··· Data supplied ···

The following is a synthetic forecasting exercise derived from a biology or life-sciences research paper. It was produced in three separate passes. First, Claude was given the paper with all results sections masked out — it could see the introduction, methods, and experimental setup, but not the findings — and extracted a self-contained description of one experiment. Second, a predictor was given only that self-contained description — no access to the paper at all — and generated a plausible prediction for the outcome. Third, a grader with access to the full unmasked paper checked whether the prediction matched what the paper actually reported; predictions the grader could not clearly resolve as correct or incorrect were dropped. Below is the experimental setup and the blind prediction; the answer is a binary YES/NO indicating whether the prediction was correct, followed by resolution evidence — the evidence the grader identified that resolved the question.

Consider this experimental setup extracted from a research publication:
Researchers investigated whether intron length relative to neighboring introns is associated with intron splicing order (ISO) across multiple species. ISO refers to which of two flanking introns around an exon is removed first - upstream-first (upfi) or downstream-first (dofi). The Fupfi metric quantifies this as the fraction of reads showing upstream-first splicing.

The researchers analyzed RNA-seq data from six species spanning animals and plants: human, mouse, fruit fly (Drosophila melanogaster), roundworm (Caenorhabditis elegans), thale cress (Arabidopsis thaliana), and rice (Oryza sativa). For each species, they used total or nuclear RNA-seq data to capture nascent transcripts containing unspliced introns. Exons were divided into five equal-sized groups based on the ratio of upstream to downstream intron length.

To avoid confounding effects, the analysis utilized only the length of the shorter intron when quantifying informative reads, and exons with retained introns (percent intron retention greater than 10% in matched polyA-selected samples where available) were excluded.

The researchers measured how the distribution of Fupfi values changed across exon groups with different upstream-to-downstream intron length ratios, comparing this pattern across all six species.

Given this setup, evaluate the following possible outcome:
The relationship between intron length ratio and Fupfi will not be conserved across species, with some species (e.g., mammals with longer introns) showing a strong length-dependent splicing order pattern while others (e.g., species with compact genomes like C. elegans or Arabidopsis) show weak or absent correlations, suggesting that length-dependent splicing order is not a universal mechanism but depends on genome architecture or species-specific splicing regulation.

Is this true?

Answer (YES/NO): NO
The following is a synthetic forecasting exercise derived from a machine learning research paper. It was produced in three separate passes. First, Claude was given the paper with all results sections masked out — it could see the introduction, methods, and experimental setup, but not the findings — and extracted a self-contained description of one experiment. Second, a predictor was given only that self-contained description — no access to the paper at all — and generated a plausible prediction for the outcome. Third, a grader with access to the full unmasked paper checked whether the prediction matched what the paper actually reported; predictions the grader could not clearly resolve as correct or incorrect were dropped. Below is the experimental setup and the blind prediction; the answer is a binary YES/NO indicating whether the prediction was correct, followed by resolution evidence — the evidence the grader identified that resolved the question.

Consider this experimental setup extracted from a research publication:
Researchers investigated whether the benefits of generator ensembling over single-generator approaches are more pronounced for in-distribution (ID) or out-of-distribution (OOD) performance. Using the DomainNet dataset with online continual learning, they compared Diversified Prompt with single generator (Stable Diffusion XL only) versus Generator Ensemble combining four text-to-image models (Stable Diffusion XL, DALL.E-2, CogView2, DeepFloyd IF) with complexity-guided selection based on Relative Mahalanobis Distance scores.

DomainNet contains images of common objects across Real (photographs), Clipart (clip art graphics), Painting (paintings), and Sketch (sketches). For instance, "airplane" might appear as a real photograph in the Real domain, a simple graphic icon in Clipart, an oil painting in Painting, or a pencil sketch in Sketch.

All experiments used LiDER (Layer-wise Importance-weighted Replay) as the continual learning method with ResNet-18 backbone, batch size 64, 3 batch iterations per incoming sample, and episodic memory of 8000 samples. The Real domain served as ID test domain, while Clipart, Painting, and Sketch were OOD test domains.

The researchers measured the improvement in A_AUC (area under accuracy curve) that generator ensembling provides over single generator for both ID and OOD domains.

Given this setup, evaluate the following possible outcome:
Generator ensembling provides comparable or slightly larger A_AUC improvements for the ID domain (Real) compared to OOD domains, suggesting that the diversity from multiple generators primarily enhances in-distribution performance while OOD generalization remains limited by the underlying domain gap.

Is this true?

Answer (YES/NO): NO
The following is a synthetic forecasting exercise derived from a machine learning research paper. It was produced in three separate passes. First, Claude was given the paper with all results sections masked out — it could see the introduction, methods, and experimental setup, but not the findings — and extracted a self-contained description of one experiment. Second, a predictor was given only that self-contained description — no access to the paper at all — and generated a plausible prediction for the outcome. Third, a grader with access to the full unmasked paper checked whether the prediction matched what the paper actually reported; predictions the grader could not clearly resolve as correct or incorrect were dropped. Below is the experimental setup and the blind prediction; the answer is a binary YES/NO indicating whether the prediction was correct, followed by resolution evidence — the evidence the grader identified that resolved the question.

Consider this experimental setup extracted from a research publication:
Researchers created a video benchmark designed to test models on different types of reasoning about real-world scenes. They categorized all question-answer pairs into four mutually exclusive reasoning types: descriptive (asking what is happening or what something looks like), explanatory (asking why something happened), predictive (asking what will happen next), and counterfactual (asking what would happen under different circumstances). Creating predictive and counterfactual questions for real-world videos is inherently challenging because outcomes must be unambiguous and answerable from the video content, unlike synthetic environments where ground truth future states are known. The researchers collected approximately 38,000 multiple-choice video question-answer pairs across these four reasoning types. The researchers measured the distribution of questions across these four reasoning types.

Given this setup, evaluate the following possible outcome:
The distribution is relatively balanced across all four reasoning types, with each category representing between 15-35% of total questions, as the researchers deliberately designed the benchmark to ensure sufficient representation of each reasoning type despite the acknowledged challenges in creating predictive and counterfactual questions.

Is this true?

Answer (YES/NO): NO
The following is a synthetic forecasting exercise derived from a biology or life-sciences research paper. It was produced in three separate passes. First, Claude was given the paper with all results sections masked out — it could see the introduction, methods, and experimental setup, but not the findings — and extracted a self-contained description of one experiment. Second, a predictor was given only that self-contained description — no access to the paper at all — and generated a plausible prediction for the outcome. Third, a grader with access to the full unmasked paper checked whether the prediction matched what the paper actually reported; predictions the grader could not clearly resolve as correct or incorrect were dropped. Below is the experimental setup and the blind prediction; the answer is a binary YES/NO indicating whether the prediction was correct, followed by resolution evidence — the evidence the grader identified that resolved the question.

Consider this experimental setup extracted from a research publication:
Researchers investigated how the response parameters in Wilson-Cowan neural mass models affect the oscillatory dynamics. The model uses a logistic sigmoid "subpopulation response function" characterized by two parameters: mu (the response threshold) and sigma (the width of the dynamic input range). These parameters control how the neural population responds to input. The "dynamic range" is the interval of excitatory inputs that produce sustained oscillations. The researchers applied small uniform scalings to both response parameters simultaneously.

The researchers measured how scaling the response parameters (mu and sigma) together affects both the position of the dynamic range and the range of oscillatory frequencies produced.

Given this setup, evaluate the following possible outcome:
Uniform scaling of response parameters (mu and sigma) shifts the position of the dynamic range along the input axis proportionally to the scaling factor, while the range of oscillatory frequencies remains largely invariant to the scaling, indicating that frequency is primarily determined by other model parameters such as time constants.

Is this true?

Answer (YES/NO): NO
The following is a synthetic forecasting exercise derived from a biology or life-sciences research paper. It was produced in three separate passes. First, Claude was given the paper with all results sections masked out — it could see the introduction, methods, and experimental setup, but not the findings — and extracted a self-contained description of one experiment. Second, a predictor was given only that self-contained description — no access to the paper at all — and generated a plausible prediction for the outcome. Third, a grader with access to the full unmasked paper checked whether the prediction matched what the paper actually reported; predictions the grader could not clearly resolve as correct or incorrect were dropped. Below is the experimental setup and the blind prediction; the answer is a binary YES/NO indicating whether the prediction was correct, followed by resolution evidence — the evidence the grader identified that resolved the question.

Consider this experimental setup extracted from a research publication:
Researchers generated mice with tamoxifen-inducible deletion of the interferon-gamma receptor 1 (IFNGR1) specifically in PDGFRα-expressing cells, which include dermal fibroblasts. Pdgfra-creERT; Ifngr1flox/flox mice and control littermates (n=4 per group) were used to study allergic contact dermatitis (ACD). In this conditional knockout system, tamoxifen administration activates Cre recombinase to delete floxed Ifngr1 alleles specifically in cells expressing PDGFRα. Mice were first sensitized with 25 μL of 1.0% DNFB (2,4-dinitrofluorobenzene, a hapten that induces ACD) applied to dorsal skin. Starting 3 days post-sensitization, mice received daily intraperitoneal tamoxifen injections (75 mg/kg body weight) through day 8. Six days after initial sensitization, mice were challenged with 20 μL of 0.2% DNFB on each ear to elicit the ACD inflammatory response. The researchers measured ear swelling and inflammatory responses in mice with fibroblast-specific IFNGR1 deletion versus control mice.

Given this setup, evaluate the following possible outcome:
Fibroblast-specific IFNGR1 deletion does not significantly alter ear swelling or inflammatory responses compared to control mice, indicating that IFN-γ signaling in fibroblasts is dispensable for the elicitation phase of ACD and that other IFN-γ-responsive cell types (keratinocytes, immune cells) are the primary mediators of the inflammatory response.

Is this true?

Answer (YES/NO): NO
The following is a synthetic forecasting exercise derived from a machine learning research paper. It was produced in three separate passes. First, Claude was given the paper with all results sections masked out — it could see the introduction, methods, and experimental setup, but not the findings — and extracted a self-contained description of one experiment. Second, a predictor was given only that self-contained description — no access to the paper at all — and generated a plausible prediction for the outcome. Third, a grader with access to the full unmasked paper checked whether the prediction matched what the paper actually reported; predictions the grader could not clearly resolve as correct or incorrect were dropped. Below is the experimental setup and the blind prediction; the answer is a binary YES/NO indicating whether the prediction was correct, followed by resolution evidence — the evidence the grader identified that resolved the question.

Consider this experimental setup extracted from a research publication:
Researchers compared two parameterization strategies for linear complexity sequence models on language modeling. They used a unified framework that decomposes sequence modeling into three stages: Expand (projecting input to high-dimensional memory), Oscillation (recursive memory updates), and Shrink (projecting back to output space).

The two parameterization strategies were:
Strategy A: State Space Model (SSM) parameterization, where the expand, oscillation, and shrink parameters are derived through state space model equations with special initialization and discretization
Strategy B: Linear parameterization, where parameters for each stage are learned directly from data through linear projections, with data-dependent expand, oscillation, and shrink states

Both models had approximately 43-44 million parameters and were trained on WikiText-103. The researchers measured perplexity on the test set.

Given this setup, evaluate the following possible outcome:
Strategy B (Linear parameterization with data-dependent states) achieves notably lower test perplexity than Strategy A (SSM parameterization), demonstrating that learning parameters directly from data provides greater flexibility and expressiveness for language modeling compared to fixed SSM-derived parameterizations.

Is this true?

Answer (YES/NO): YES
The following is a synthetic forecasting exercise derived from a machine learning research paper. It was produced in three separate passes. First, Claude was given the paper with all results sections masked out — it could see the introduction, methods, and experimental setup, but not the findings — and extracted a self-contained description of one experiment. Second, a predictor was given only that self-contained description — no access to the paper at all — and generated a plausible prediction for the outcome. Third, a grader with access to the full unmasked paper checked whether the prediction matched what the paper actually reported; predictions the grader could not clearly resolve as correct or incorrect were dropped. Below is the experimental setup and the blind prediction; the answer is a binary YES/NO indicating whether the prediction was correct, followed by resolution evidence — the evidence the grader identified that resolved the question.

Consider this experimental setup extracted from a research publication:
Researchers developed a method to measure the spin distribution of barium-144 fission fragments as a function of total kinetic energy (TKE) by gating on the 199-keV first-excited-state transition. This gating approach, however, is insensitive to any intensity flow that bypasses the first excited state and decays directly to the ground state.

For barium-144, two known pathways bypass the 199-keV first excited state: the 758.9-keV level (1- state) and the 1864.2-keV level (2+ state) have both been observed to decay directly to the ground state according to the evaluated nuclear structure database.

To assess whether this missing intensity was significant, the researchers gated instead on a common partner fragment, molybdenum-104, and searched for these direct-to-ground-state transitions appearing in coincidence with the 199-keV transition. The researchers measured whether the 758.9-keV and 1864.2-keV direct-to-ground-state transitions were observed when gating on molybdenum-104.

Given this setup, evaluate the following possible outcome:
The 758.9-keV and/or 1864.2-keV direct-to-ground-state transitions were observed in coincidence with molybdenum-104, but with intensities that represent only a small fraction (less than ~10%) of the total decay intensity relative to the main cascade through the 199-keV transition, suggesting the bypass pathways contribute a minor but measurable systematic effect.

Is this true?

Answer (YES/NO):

···

> [Task objective] The lines above, starting at the one with "Both models had" and ending at the one with "Answer (YES/NO): YES", are the only ones to return, exactly as written.

> [Result of this exercise]
Both models had approximately 43-44 million parameters and were trained on WikiText-103. The researchers measured perplexity on the test set.

Given this setup, evaluate the following possible outcome:
Strategy B (Linear parameterization with data-dependent states) achieves notably lower test perplexity than Strategy A (SSM parameterization), demonstrating that learning parameters directly from data provides greater flexibility and expressiveness for language modeling compared to fixed SSM-derived parameterizations.

Is this true?

Answer (YES/NO): YES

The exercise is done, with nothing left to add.